At the University of Georgia researchers are discovering that the biological clock of organisms is tied to a much larger set of genes than was previously thought. Though the research was performed on bread mold, the finding points to the importance of time on an organism, and may lead to a better understanding of the process in humans.
From a National Science Foundation press release:
“Physicists love things that oscillate,” he [Heinz-Bernd Schuttler, a computational physicist at the University of Georgia] says, smiling. “Most model organisms don’t oscillate, but this one does. So when it does, we believe it must be important for its survival. We had developed new ensemble modeling techniques that we wanted to try on a new project, so we put the whole method through its paces here and pushed it to the limit.”
The idea of a biological clock is easy for most people to understand. For instance, some people rise and shine while others rise and glower. Some can stay up all night while others fall asleep by nine. And yet, these examples are a vast simplification of the overall importance of biological clocks.

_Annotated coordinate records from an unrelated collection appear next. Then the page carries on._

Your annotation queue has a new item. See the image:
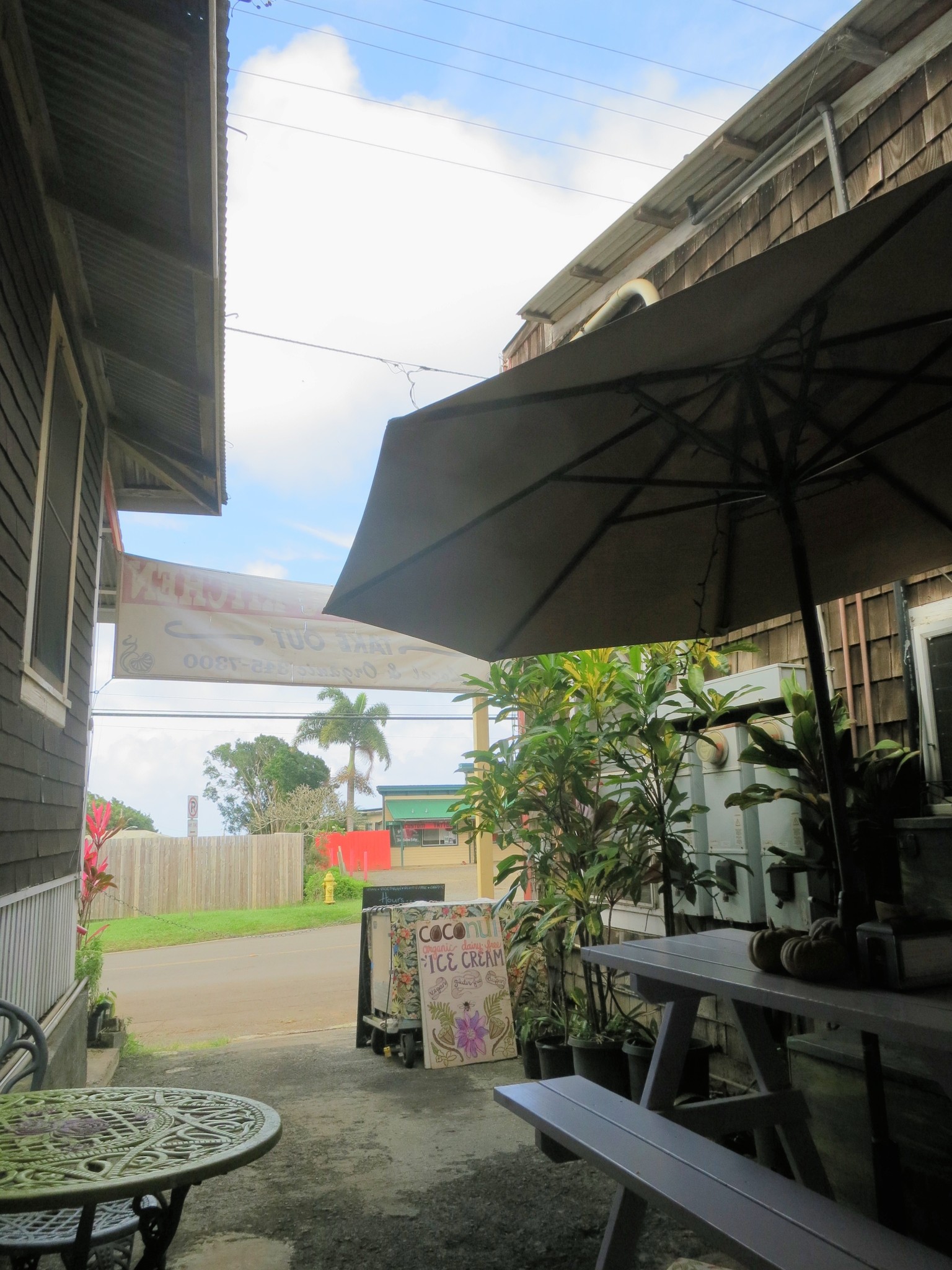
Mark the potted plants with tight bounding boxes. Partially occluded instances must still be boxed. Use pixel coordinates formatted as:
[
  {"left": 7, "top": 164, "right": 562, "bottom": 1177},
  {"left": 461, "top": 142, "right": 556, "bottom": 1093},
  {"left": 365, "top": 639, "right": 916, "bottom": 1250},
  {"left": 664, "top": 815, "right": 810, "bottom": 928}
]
[{"left": 433, "top": 627, "right": 755, "bottom": 1110}]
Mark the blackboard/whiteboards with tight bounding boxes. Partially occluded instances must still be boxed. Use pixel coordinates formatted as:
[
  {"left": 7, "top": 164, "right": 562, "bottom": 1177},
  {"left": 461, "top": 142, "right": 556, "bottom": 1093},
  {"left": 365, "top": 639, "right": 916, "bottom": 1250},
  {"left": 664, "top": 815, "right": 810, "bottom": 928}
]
[
  {"left": 415, "top": 917, "right": 520, "bottom": 1068},
  {"left": 357, "top": 883, "right": 448, "bottom": 1046}
]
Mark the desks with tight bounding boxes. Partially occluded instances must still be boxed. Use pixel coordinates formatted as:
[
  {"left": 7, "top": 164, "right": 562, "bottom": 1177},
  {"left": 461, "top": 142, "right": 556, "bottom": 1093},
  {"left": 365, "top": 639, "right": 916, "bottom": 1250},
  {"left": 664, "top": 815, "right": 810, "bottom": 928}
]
[
  {"left": 581, "top": 929, "right": 952, "bottom": 1270},
  {"left": 0, "top": 1087, "right": 282, "bottom": 1270}
]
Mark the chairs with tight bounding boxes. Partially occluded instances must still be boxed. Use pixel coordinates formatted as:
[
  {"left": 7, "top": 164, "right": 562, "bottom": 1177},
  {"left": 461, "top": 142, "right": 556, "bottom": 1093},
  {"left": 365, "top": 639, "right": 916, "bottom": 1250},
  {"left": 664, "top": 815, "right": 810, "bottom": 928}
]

Before the team’s latest research, scientists had found only 16 clock-controlled genes in Neurospora, in more than 40 years of research. Schuttler and Arnold found a stunning 295 genes that are influenced by the clock. And that number may be very conservative.
“Now we can use the model for our next experiment, in which we don’t just look at a few genes in Neurospora, but all of them,” says Arnold, leaning back and shaking his head with amazement.
Nobody else has used such a model to dig for genes under the control of a biological clock, so the possibility of what comes next makes both scientists–normally serious and fairly quiet–sit up with obvious delight. As more progress is made with Neurospora, plans may take shape to scale their work up to a larger model organism–the mouse–where findings would be applicable to humans.